Jizo (JPN., “earth womb”) is a bodhisattva known for helping beings in the realms of the dead. Known as Kshitigarbha in Sanskrit and Dizang in Chinese, this bodhisattva often carries a pilgrim’s staff and a cintamani, a gem that can illuminate the darkest corners of hell. He is depicted in a standing posture or, less often, sitting on a lotus. Unlike most bodhisattvas, who are shown wearing richly adorned clothing to indicate their exalted status, Jizo has a shaved head and wears the simple robes of a monk.

In one of his past lives, Jizo was a young woman who traveled to hell to rescue her suffering mother and subsequently vowed to save all beings suffering in these realms. The story became popular, and Jizo became associated with death, dying, and the realms of the dead, including judging the dead and guiding the virtuous to Pure Lands. While death may be the greatest journey, however, Jizo also protects pilgrims and other travelers on their earthly excursions. This explains his simple garb—like those he watches over, he is dressed for a long and arduous trip.

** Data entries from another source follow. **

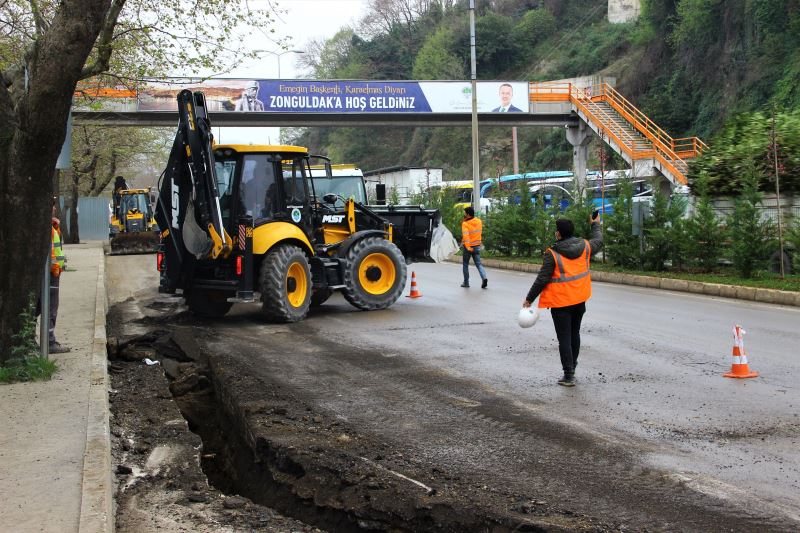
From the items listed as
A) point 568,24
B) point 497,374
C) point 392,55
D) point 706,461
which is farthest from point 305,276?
point 392,55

The Kshitigarbha Sutra relates the bodhisattva’s deeds in the various hells, which are described in excruciating detail. It also expounds on the bodhisattva’s filial piety by relating how the Buddha once traveled to a heavenly realm to teach the dharma to his mother. Some chapters describe how rituals should be conducted to honor departed ancestors and pray for fortunate rebirths.

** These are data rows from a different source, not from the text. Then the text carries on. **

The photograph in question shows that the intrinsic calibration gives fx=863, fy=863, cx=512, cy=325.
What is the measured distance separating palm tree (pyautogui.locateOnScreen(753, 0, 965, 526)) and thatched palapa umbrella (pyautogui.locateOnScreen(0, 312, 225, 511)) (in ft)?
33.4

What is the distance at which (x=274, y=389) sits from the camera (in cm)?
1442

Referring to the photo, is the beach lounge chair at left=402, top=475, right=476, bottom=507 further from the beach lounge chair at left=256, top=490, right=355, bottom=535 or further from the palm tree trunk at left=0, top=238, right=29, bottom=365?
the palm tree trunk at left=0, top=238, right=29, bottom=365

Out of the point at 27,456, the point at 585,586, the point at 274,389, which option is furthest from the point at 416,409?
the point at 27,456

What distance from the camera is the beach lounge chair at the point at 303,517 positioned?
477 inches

In Japan, Jizo has taken on a special significance as the protector of children, particularly those who have been miscarried, aborted, or stillborn. As part of the mourning ceremony known as Mizuko Kuyo, statues of Jizo are often adorned by grieving parents with children’s accessories, including bibs, caps, and toys. Sometimes six statues of Jizo are presented side by side, representing the six realms from which he can rescue suffering souls.